Characterization of a rainbow trout Mx gene.

A full-length cDNA clone of a rainbow trout (Oncorhynchus mykiss) Mx gene was obtained using RACE (rapid amplification of cDNA ends) polymerase chain reaction (PCR) amplification of RNA extracted from poly (I).(C)-induced rainbow trout gonad cells (RTG-2). Mx was previously identified in rainbow trout by Staeheli et al. by hybridization with a partial perch genomic Mx probe to induced rainbow trout mRNA. The 2.5 kb rainbow trout cDNA clone contains an open reading frame of 1863 nt (nucleotides) encoding a 621 amino acid protein. The deduced rainbow trout Mx protein is 70.6 kD and contains the characteristic tripartite GTP binding motif common to all Mx protein. Southern blot analysis with the rainbow trout Mx probe demonstrated the presence of Mx homologous genes in four other salmonid fish species, including chinook, coho, and kokanee salmon and brook trout.
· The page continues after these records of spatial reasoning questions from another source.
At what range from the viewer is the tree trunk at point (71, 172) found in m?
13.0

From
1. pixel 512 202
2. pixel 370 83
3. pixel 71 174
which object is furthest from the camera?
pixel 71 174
Poly (I).(C) treatment of both RTG-2 and chinook salmon cells (CHSE-214) induced two transcripts whose appearance was observed first at 24 h and as long as 72 h after treatment. Infection of rainbow trout with the salmonid rhabdovirus, IHNV (infectious hematopoietic necrosis virus), also induced the synthesis of Mx mRNA. A comparison of the rainbow trout Mx protein with other reported Mx proteins indicates that the piscine Mx is highly homologous to the mammalian Mx proteins.